PAGE EXCERPT.
----------
With respect to local corporations, the statute in subdivision 3 of section 1 provides:

"If any corporation organized under the laws of the State of Louisiana operates or does business, in whole or in part, outside the State of Louisiana, said corporation shall pay the tax hereby levied only on that part of its capital stock, surplus and undivided profits allocated to operation and business within the State of Louisiana, in the same manner as the capital stock, surplus and undivided profits of foreign corporations are allocated under the provisions of this act."

Thus, it will be seen that the same kind of tax is levied upon local and upon foreign corporations, and the same measure of tax is provided for both classes of corporations. It is evident that the Legislature intended to place a franchise or license tax upon both domestic and foreign corporations in proportion to the amount of capital, surplus, and undivided profits set aside to be used, or used in carrying on their businesses or continuing their franchises in this State. In other words, they are treated alike.

There is no doubt that the state can tax domestic corporations on a different basis than foreign corporations. In the case of St. Louis Southwestern R. Co. v. State of Arkansas, 235 U.S. 350, 35 S. Ct. 99, 59 L. Ed. 265, it was held that the state, in assessing a tax against a foreign corporation, must measure the tax only on that proportion of the capital, surplus, and undivided profits of the corporation employed in its business within the state. See, also, Air-Way Electric Appliance Corp. v. Day, 266 U.S. 71, 45 S. Ct. 12, 69 L. Ed. 169.
----------
Source records:
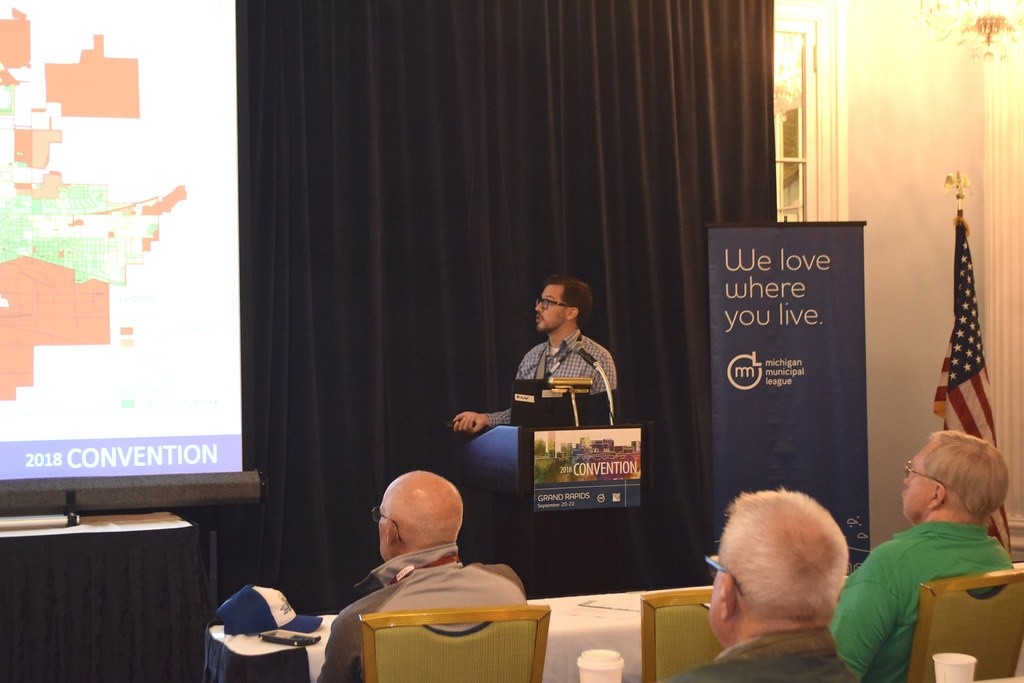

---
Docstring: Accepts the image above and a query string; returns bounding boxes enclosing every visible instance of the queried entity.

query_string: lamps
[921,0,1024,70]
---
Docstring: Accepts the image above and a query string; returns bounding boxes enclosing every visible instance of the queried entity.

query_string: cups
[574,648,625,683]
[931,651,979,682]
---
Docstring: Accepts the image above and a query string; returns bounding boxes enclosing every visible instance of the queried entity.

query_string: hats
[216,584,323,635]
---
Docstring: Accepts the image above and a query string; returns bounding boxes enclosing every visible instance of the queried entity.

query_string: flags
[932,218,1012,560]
----------
WRITTEN PROBLEM 1. Condense the paragraph beginning "Thus, it will be seen" from the passage on Louisiana's corporation tax into a shorter version that keeps its main facts.
WRITTEN PROBLEM 2. Pick up the passage on Louisiana's corporation tax after its final sentence and carry it forward.

OUTPUT 1. Local and foreign corporations pay the same kind of tax, measured the same way. The Legislature evidently meant to levy a franchise or license tax on both domestic and foreign corporations. That tax is proportioned to the capital, surplus, and undivided profits they use or set aside for carrying on business or continuing their franchises in the State. In short, both classes are treated alike.

OUTPUT 2.
In the case of Cream of Wheat Co. v. Grand Forks County, 253 U.S. 325, 40 S. Ct. 558, 64 L. Ed. 931, it was held that the state, in levying a tax against domestic corporations, has the right to assess the tax on their entire capital, surplus, and undivided profits, even though all of their property and business be in other states wherein they may be subject to additional taxation.

Therefore, we see that, while the state of Louisiana has a right to tax all of the capital, surplus, and undivided profits of operating corporations organized and existing under the laws of this state, the Legislature did not do so, but only taxed them on the amount of capital, surplus, and undivided profits allocated for the purpose of carrying on or doing business in this state or continuing their franchise.

Did the Legislature intend to treat a domestic holding or parent corporation different from a domestic operating corporation? The last paragraph of section 3 of Act No. 8 of 1932 contains the following language:

"Any parent or holding corporation, having one or more subsidiary corporations, shall be entitled to deduct from its capital, surplus and undivided profits, as herein defined, the capital, surplus and undivided profits, as herein defined, of such subsidiary corporations, if such subsidiary or subsidiaries have paid the tax (if any) due by them hereunder. Subsidiary corporation is defined to be a corporation the capital stock of which to an extent of at least 80% is owned by a parent or holding corporation."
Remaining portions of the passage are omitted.